The most famous example of his “unorthodox” children was Max, the protagonist in the book that made Sendak a household name, Where the Wild Things Are (which became a hit movie in 2009). After misbehaving, Max is sent to his room as punishment without dinner. But he is not repentant and defiantly remains in the room. It is only after he is transported by boat to an imaginary jungle land populated by monsters where he confronts the things that fear him that he returns to the real world of his bedroom where he finds supper waiting for him, piping hot.

The best fans are honest ones
Despite his curmudgeonly image, Sendak, who admitted he was glad he had never had children, loved hearing from children and celebrated their honesty even when it wasn’t particularly flattering of him. In an interview with Joe Fassler of The Atlantic Magazine in 2011, he said:

“Well, when a kid writes to me—as a kid did write to me—and says: ‘I hate your book. I hope you die soon. Cordially.’ Well, the combination of ‘I hope you die soon’ and cordially’ is wonderful. It shows how bewildering the whole thing was to her—and to me.

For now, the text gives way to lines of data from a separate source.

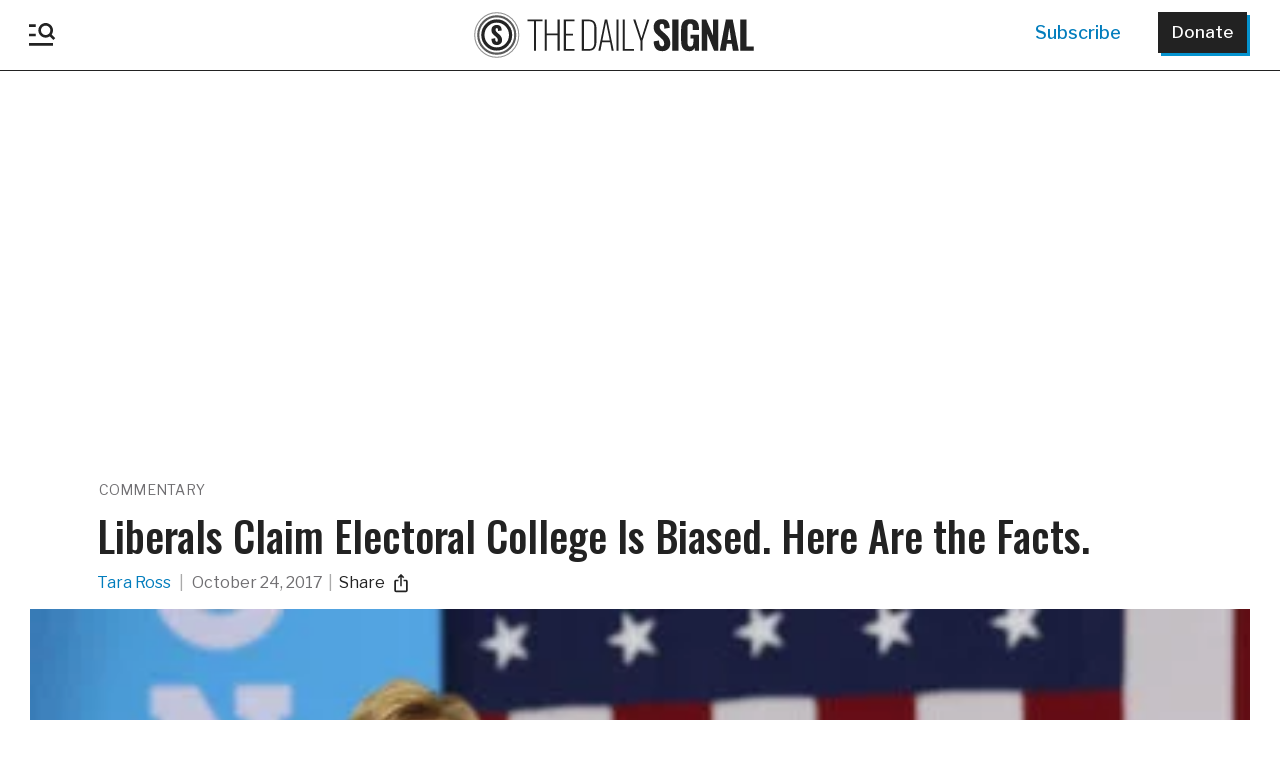

--- FILE ---
content_type: text/plain;charset=UTF-8
request_url: https://c.pub.network/v2/c
body_size: -265
content:
699ed6bb-8b2e-43fe-a146-2c83318a53ee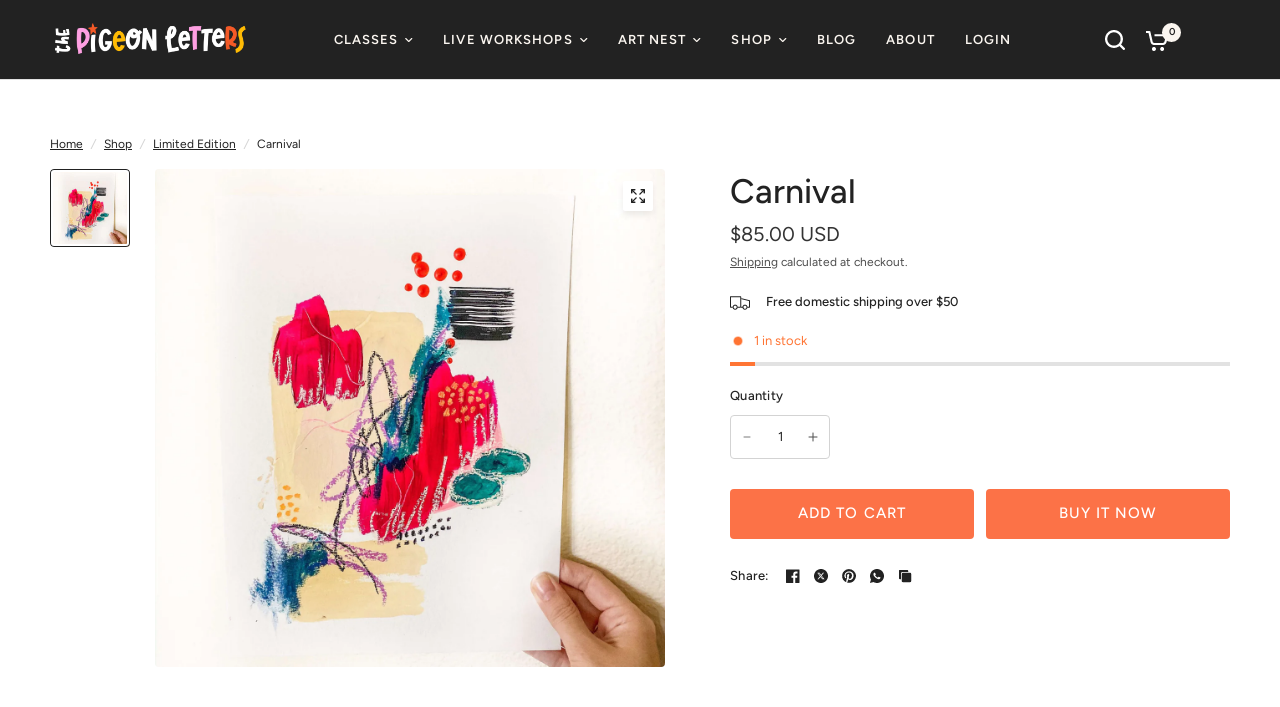

--- FILE ---
content_type: text/css
request_url: https://www.thepigeonletters.com/cdn/shop/t/64/assets/custom.css?v=99411389239016510911759446200
body_size: -441
content:
.custom-social-links{display:flex;gap:10px;justify-content:center;align-items:center}.custom-social-links a svg{width:24px;height:24px;fill:currentColor}body.template-page-scr-main .countdown-banner{display:none}
/*# sourceMappingURL=/cdn/shop/t/64/assets/custom.css.map?v=99411389239016510911759446200 */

She was allowing herself to hate. ‘I hate your book.’ But she’d learned in school that you’re supposed to end your letter with the words ‘cordially’ or ‘best wishes’. And so they combine both without thinking there’s something goofy in such a thing. But that’s their charm, and that’s what we lose by growing up—lose, lose, lose. And if we’re lucky, it happens again when we’re old. And I’d like to believe that it is happening to me. Things that were so wonderful to me come back now. And I’m so grateful—because I wouldn’t know how to start otherwise. But it’s happening.”

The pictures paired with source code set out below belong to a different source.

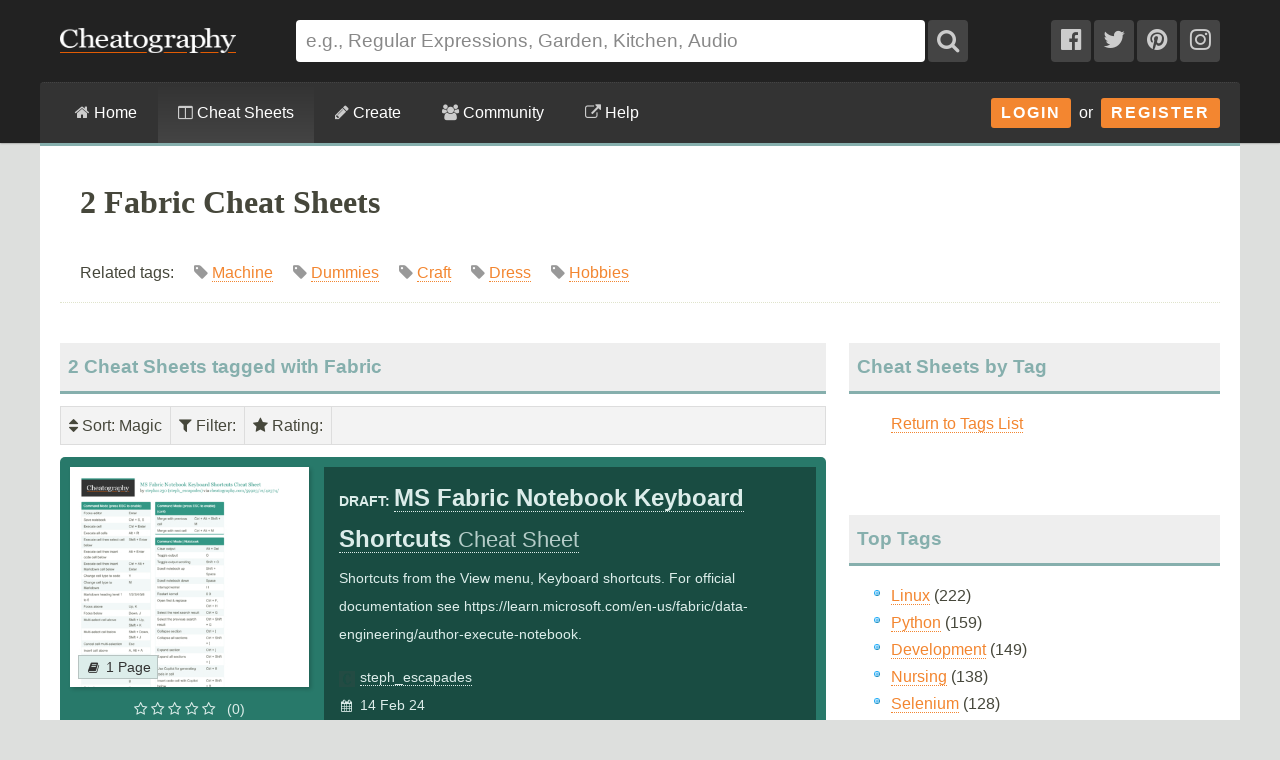

--- FILE ---
content_type: text/plain;charset=UTF-8
request_url: https://c.pub.network/v2/c
body_size: -113
content:
ee652be0-2ba2-47c2-a0bb-147df147d9f4

--- FILE ---
content_type: text/plain;charset=UTF-8
request_url: https://c.pub.network/v2/c
body_size: -262
content:
c2067921-1979-4971-8b03-197e91f466ab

But it wasn’t just his own books that Sendak was known for. He was also a much in demand illustrator who worked on projects as diverse as Else Holmelund Minarik’s book series, Little Bear (which he later helped turn into a TV series), and George MacDonald’s The Light Princess. He also loved creating costumes for ballets and stage operas, designed sets for the New York City Opera and even wrote a libretto for Oliver Knussen’s opera adaptation of Where the Wild Things Are, which had its premiere as Max et les Maximontres in Brussels in 1980. [source: Associated Press]

 

(cover art via Pen and Oink)

 

 

Sendak, born in 1928 to Polish immigrants in Brooklyn, kept creatively busy to the end, releasing his most recent book, Bumble-Ardy about naughty pigs having a party, in 2011. He freely admitted that work had been his sole reason to keep going in recent years and that though he was appreciative of the life he had led, that he missed those who had died before him (including his partner of 50 years, Eugene Glynn):

“I want to be alone and work until the day my head hits the drawing table and I’m dead. Kaput,” he said in autumn of 2011. “Everything is over. Everything that I called living is over. I’m very, very much alone. I don’t believe in heaven or hell or any of those things. I feel very much like I want to be with my brother and sister again. They’re nowhere. I know they’re nowhere and they don’t exist, but if nowhere means that’s where they are, that’s where I want to be.”

Wherever it is that Maurice Sendak is we hope that those he is with are as entranced by his trademark wit, honesty and love of words as we were during the time we were privileged to have him among us.